ЦИТИРУЕМЫЙ ОТРЫВОК =
_ _ _ _

Выяснить, почему разгром имущества не ограничился отдельными вредоносными вещами, а принял тотальный характер, позволяют особенности работы традиционного сознания, в соответствии с которыми, «когда через некий символический признак выражается

определенная мифологическая идея, данный признак приписывается всему, что по своему функционально-семантическому облику с этой идеей связано». В этом случае «вещественные объекты - природные или рукотворные. - становятся "материальными выражениями" своих символических свойств». Иначе говоря, путем мысленной экстраполяции отныне вредоносным признавался весь скарб «изменников»39.

Не следует забывать, что в ряде случаев (Чистой, Плещеев, Тра-ханиотов) уничтожалось имущество «заложных» мертвецов, предметы, «с которыми входил в контакт покойник». В народной культуре им «приписывалась особая магическая сила», из-за которой они считались «опасными для живых». Не случайно с покойницкими предметами были связаны специальные «очистительные ритуалы и магические действия», в том числе, их «сжигали либо выносили за пределы жилого пространства»40. Точь-в-точь все происходило на улицах Москвы в те несколько июньских дней 1648 г.

Казалось бы, первоначальная ярость мятежников могла быть утолена разгромом, произведенным в первый день, и с наступлением темноты «разбой несколько поутих». К этому моменту символически насыщенными акциями повстанцы успели выразить свою оценку ситуации и ее виновников. Тем не менее, погромы не прекратились, поскольку внезапно отыскались конкретные доказательства и без того предполагавшейся боярской «измены». Так, в доме Траханиотова нашли «печать его царского величества и два монетных штемпеля, с помощью которых он устраивал много обмана и плутовства», и, согласно народной молве, «в этих мошенничествах с ним сошелся тайно Морозов и, вероятно, был с ним заодно». По другой версии, пропавшая в Посольском приказе печать оказалась «в подголовке в ящике» у Чистого41.

_ _ _ _

УСЛОВИЕ ЗАДАНИЯ =
Перепиши отрывок о московском восстании 1648 года от слов «Не следует забывать, что» до слов «дней 1648 г.», заменив «Москвы» на «столицы». Отвечай, опираясь только на отрывок о московском восстании 1648 года.

ИСХОДНЫЕ СТРОКИ =
_ _ _ _

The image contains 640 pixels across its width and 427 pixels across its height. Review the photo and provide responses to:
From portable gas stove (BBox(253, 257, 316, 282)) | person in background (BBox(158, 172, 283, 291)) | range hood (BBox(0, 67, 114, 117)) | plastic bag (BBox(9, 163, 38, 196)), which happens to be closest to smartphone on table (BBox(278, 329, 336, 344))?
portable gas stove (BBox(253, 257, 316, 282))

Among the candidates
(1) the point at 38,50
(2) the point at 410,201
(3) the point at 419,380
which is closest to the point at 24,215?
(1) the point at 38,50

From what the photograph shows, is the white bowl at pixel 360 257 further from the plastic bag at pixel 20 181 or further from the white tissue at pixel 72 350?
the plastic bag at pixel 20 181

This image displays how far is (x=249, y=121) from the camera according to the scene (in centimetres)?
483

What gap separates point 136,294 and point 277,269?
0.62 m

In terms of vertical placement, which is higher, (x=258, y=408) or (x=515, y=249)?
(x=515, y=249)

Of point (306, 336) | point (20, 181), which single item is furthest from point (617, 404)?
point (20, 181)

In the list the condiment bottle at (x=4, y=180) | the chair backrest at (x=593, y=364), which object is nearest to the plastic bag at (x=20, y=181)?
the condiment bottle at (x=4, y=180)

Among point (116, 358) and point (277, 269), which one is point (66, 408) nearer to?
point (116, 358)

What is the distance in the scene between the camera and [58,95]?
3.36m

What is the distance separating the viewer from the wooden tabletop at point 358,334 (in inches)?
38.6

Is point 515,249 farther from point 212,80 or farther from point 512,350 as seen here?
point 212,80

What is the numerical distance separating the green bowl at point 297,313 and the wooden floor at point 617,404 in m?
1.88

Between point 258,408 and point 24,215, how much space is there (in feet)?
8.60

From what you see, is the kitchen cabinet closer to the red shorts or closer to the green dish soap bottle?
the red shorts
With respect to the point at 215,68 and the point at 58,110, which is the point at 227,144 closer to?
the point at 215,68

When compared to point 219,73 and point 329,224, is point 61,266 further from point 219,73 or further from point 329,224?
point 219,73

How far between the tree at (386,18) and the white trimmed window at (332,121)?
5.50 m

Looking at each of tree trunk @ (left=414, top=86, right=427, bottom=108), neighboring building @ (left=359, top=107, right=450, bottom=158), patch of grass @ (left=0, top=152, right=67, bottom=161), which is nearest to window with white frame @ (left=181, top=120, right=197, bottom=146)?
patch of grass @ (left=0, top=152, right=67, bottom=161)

_ _ _ _

РЕЗУЛЬТАТ ВЫПОЛНЕНИЯ =
Не следует забывать, что в ряде случаев (Чистой, Плещеев, Тра-ханиотов) уничтожалось имущество «заложных» мертвецов, предметы, «с которыми входил в контакт покойник». В народной культуре им «приписывалась особая магическая сила», из-за которой они считались «опасными для живых». Не случайно с покойницкими предметами были связаны специальные «очистительные ритуалы и магические действия», в том числе, их «сжигали либо выносили за пределы жилого пространства»40. Точь-в-точь все происходило на улицах столицы в те несколько июньских дней 1648 г.